One of the most important first steps in using vSNP3 is setting up your reference types. This only needs to be done once, and it enables all the powerful features of vSNP3 including automatic sample classification and group-specific filtering. Reference types are called based on their directory names once their parent directory is added.

What Is a Reference Type?

A reference type in vSNP3 is a collection of files for a specific organism that includes:

A reference genome (FASTA)
Annotation information (GenBank)
Defining SNP positions (Excel file)
Sample name mapping (Excel file)

These files work together to provide the foundation for your analyses.

Adding Your First Reference Type

Adding a reference type is simple using the vsnp3_path_adder.py utility:

Parent directory contains the reference directory. This parent directory may contain many reference types, each a separate subfolder.
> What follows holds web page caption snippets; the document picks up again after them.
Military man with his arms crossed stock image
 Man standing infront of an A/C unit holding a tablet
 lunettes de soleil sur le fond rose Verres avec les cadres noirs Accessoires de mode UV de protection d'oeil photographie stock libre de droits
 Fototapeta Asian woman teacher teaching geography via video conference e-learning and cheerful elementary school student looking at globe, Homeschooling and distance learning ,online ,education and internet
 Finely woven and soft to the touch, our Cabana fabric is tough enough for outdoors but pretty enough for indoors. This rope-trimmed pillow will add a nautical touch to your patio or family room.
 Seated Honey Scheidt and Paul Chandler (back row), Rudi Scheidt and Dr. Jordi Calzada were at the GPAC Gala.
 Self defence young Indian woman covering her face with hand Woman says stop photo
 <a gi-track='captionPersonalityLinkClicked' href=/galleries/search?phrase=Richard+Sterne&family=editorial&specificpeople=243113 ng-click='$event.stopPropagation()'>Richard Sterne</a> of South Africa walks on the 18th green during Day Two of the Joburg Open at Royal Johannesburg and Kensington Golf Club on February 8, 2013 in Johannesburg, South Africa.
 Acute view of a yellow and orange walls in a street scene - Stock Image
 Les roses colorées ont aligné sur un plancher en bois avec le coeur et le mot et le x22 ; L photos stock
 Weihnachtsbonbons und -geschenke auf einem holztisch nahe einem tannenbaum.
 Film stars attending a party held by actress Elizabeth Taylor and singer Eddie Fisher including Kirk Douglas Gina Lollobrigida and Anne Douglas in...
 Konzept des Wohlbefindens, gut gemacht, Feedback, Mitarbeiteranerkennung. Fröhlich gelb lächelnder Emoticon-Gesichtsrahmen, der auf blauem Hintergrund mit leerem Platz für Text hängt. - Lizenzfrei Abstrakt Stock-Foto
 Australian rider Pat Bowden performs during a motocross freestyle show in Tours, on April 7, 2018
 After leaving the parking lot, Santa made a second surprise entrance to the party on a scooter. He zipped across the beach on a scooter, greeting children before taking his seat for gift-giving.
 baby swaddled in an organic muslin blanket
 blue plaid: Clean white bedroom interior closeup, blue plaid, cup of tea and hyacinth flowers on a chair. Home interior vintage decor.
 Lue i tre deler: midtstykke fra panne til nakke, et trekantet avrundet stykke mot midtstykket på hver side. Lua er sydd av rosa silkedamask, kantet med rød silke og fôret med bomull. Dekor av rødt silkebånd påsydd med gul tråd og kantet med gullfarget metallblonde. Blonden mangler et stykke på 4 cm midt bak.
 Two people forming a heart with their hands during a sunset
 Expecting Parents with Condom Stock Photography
# Add a reference parent directory containing all necessary files.  
vsnp3_path_adder.py -d /path/to/parent_dictory

This command tells vSNP3 where to find the reference files for a particular organism. The reference type name is taken directly from the directory name. For example, if your files are in a directory called Mycobacterium_AF2122, that becomes the reference type name you’ll use in your commands.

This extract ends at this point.